Enumera todas las instituciones u organizaciones que aparecen con su nombre en el texto sobre Lucas Kraglievich.

**TEXTO PROPORCIONADO**
*****

Hubo una época, tal vez a fines de los sesenta según me explican, que esta singularidad geográfica que coincide con el vértice Sud Este de la manzana que contiene al edificio , fue difícil de superar por el caminante en razón de las tentadoras tertulias sociales que sucedían en el bar de la ochava que dispensaba café y refrigerios con el noble objeto de producir beneficios que permitieran a los socios de OVEA conocer las bellezas de la vieja Europa una vez graduados de arquitectas.

Una vez que se fue la Facultad de Arquitectura a la Siberia con todas sus bellas mujeres la esquina volvió al anonimato, por lo que pasado ese instante de gloria de la esquina de Colón y Pellegrini, fácil es doblar en dirección al Norte y recorrer el otro pasillo, dejando atrás la puerta del Museo "Florentino y Carlos Ameghino" y entonces, llegar a un aula del orden de los viejos anfiteatros, hecha con unas maderas oscuras que se escalonan hacia lo alto del saber y que tal vez a muchos recuerde los mejores momentos del cine argentino de teléfono blanco y escalera de mármol.

Semejante grandiosidad, poco usual en nuestra Universidad de Rosario, venía presidida para el alumno por un retrato de un joven de mirada soñadora, cuello volador y corbatín de raso, ubicado al frente, a pocos palmos de los enormes pizarrones. Un aire enigmático le envolvía la mirada de otro tiempo y debajo de él, la leyenda que ha llenado de preguntas a generaciones de entusiastas de la ciencia. El nombre del personaje y su circunstancia se informa en un cartel: "Lucas Kraglievich" dice, y un poco más abajo agrega: "se dedicó a la ciencia frente a la indiferencia de sus contemporáneos".

Muchos se han esforzado por entender esta curiosa leyenda, y si ahora me aboco a anotar estas líneas es menos por mi vanidad habitual que por sacar de esta angustia que yo también tuve a todos aquellos que habiendo pasado por esta aula de la Facultad de ingeniería recuerdan de tiempo en tiempo la mirada distante de Lucas Kraglievich, o se encuentran en una situación que consideran es asimilable a "dedicarse a la ciencia frente a la indiferencia de sus contemporáneos": mi deber de egresado del Politécnico es ser solidario con todos los polipibes y para con mis antiguos condiscípulos de la Facultad de Ingeniería tengo obligaciones éticas que no puedo eludir, para todos ellos vaya entonces esta breve, incompleta y sesgada biografía.

Nació Lucas Kraglievich en el seno de una familia croata de la ciudad de Balcarce provincia de Buenos Aires, y en esa vida simple y rural imagino que ya estaba su gusto por la ciencia, la observación y el silencio.

Estudió, según me explican, una carrera de ingeniería, pero cuando a los veintiséis años estaba a punto de terminarla, le sobrevino un viaje iniciático del que ya no pudo volver nunca. Quizás hayan sido dos los años los que pasó recorriendo el Chubut en compañía del Ingeniero Juan Carlos Ortúzar, lo cierto es que de esa campaña volvió con una interesante colección geológica y una decisión similar a la que cuenta JLB del bárbaro Droctulf quien consideró, maravillado al llegar a Ravena, que ésta valía más que todos sus dioses y que la fe jurada y que todas las ciénagas de Alemania: bajo esta decisión tomó las armas de Ravena y luchó contra los invasores bárbaros.

*****

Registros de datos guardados
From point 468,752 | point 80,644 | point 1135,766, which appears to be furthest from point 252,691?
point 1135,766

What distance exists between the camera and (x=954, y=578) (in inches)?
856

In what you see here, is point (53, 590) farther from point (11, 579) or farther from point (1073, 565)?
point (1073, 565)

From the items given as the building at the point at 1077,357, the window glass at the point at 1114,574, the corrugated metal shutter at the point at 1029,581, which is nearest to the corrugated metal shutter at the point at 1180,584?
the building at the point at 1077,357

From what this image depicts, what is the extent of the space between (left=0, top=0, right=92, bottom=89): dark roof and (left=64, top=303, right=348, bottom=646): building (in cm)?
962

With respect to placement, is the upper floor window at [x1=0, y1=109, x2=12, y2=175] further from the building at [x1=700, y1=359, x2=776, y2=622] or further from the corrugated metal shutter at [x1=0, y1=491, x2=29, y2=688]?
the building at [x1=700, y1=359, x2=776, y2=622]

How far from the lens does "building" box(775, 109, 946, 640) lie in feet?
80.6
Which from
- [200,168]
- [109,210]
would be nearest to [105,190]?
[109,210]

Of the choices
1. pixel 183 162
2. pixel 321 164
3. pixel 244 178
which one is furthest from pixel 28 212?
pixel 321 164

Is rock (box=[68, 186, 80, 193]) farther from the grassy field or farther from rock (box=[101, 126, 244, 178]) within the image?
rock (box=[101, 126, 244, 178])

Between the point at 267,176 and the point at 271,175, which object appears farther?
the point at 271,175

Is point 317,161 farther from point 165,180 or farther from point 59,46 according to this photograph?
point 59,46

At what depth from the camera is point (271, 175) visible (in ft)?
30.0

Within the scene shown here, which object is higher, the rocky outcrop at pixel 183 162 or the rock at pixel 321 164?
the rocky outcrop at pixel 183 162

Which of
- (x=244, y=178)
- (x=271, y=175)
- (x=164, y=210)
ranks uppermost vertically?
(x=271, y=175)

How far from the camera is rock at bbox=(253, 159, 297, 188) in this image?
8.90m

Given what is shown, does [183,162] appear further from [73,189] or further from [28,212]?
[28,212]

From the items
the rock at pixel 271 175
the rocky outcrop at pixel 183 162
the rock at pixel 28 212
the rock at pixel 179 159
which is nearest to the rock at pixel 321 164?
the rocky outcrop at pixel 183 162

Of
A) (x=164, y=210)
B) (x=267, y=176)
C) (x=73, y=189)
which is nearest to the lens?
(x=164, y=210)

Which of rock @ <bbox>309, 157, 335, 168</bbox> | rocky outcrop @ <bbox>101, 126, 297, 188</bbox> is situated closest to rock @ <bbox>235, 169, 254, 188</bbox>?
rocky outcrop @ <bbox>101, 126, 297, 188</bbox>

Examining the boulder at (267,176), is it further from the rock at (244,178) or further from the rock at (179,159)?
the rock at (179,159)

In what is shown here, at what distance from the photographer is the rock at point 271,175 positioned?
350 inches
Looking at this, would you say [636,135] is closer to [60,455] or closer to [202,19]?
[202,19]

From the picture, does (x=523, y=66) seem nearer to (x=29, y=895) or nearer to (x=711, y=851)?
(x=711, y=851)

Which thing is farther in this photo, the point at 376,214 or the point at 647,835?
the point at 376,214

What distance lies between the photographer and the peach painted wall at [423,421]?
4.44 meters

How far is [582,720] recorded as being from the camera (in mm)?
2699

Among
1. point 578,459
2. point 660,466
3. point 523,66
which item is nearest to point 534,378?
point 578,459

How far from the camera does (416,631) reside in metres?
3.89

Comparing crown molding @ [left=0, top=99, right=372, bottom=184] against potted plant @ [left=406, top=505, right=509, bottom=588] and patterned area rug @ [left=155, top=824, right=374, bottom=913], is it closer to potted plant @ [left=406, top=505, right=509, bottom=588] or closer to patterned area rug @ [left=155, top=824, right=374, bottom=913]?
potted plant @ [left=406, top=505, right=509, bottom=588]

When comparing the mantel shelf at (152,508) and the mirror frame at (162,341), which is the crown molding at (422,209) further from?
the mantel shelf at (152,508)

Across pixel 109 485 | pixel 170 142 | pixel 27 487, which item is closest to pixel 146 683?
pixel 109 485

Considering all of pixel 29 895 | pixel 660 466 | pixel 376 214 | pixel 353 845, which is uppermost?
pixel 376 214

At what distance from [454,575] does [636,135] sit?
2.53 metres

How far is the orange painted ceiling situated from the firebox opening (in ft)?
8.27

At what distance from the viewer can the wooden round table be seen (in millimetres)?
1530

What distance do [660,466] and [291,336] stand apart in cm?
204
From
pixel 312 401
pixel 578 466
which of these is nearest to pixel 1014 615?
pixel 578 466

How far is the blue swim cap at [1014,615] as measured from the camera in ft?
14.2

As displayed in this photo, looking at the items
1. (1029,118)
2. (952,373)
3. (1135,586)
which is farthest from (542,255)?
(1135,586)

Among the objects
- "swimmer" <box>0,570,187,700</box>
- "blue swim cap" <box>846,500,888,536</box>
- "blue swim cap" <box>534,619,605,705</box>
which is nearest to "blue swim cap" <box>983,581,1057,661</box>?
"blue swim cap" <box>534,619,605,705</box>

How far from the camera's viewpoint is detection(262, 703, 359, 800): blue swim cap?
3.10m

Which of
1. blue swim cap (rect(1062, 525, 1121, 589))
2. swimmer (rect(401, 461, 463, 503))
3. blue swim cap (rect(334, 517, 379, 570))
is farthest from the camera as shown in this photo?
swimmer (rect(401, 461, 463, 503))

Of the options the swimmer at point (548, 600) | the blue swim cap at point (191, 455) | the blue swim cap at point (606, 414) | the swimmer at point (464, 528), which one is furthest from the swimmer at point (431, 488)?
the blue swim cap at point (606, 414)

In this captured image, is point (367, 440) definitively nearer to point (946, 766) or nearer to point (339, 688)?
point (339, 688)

*****

**SOLUCIÓN COMPLETA**
- OVEA
- Facultad de Arquitectura
- Museo "Florentino y Carlos Ameghino"
- Universidad de Rosario
- Facultad de Ingeniería
- Politécnico